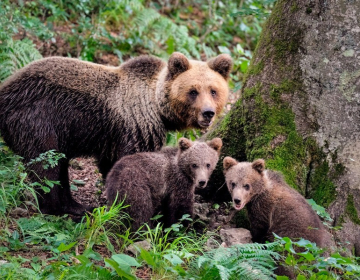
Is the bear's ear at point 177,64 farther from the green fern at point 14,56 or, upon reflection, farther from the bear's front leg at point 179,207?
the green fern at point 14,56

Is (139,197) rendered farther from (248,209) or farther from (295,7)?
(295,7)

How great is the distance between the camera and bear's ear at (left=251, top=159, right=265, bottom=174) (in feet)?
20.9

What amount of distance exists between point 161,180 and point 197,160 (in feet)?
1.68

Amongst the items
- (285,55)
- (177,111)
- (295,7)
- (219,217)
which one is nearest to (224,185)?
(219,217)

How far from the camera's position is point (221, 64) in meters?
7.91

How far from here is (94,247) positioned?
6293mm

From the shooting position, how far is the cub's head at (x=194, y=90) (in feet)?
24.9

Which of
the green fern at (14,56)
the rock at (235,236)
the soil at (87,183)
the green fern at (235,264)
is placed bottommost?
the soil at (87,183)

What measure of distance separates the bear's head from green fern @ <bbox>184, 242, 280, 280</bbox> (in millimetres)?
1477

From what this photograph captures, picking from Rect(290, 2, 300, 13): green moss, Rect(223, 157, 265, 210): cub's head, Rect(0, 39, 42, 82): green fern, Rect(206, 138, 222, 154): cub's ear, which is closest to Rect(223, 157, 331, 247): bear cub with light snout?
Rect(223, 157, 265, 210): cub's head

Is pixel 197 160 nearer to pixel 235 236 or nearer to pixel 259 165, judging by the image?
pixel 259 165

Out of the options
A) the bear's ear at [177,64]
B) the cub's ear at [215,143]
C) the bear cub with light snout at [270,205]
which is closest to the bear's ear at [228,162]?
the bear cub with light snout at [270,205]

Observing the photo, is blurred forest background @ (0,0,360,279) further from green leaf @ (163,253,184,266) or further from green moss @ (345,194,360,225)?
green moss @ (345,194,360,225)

+ + + + + + +

_Set problem:_
Copy all of the data above word for word, and leave the pictures out of your copy.

_Completed exercise:_
Is the bear's ear at point 177,64 farther from the green fern at point 14,56 or, upon reflection, farther from the bear's front leg at point 179,207?
the green fern at point 14,56

Is (139,197) rendered farther from (248,209) or farther from (295,7)?
(295,7)

How great is the distance between the camera and bear's ear at (left=251, top=159, right=265, bottom=174) (in feet)?
20.9

What amount of distance exists between point 161,180 and point 197,160 (in feet)?
1.68

Amongst the items
- (285,55)
- (177,111)
- (295,7)
- (219,217)
which one is nearest to (224,185)?
(219,217)

How far from the camera's position is point (221, 64) in meters?
7.91

How far from here is (94,247) positioned?
6293mm

From the shooting position, how far is the cub's head at (x=194, y=90) (in feet)?
24.9

Which of
the green fern at (14,56)
the rock at (235,236)
the soil at (87,183)
the green fern at (235,264)
is placed bottommost?
the soil at (87,183)

What measure of distance separates the bear's head from green fern @ <bbox>184, 242, 280, 280</bbox> (in millimetres)?
1477

From what this photograph captures, picking from Rect(290, 2, 300, 13): green moss, Rect(223, 157, 265, 210): cub's head, Rect(0, 39, 42, 82): green fern, Rect(206, 138, 222, 154): cub's ear, which is closest to Rect(223, 157, 331, 247): bear cub with light snout?
Rect(223, 157, 265, 210): cub's head

Is pixel 197 160 nearer to pixel 235 236 or nearer to pixel 259 165, judging by the image?
pixel 259 165

Out of the options
A) the bear's ear at [177,64]
B) the cub's ear at [215,143]
C) the bear cub with light snout at [270,205]
which is closest to the bear's ear at [228,162]?
the bear cub with light snout at [270,205]

Observing the photo, is blurred forest background @ (0,0,360,279) further from green leaf @ (163,253,184,266) or further from green moss @ (345,194,360,225)?
green moss @ (345,194,360,225)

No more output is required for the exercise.